Auch die 18-jährige Zlata besucht mit ihrer Mutter jeden Freitag den ukrainischen Chor in Wolfsburg. Die Wirtschaftsstudentin stammt aus Odessa, der schönen Hafenstadt im Süden der Ukraine. Alle ihre Freunde sind noch dort, wo ständiger Raketenalarm herrscht, weil Odessa von russischen Kriegsschiffen im Schwarzen Meer mit Raketen beschossen wird.

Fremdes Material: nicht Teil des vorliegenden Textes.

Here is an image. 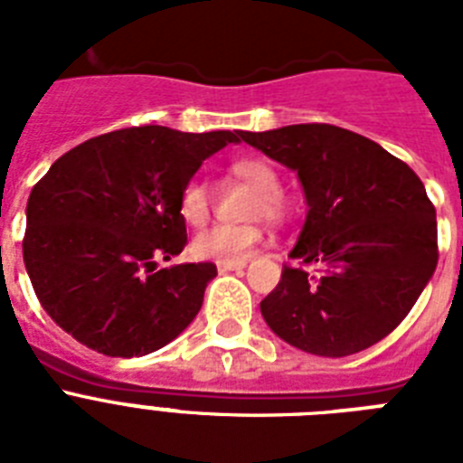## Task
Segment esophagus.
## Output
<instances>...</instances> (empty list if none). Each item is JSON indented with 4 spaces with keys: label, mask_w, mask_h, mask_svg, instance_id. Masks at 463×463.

Zlata und ihre kranke Mutter hielten die Angst und die ständigen Sirenen irgendwann nicht mehr aus. Vor Wochen packten sie ein paar Sachen, nahmen ihren kleinen Hund und gingen weg aus Odessa. "Wir mussten alles zurücklassen - unsere Wohnung, unsere Freunde, unsere Arbeitsplätze", sagt Zlata. "Alles ist in der Ukraine geblieben und wir können nichts tun. Alles was wir tun können, ist vielleicht beten." Nach einer tagelangen Odyssee durch mehrere Länder landeten Zlata und ihre Mutter irgendwann in Wolfsburg - und stießen dort, so wie auch die anderen, mehr oder weniger zufällig zum Chor.
"Fernab von der Heimat wollen wir unsere Lieder hören"
"Ehrlich gesagt habe ich vorher noch nie im Chor gesungen", erzählt die junge Frau. "Ich mag Musik, singe sonst aber allenfalls unter der Dusche. Fernab von der Heimat aber wollen wir unsere Sprache hören, unsere Lieder. Das schweißt zusammen. Und deshalb ist das wunderbar, dass wir hier in diesem Gemeindesaal diese schöne Musik zusammen machen können."
Der Chor klingt so gut, dass er inzwischen auch schon erste Auftritte in Wolfsburg hatte.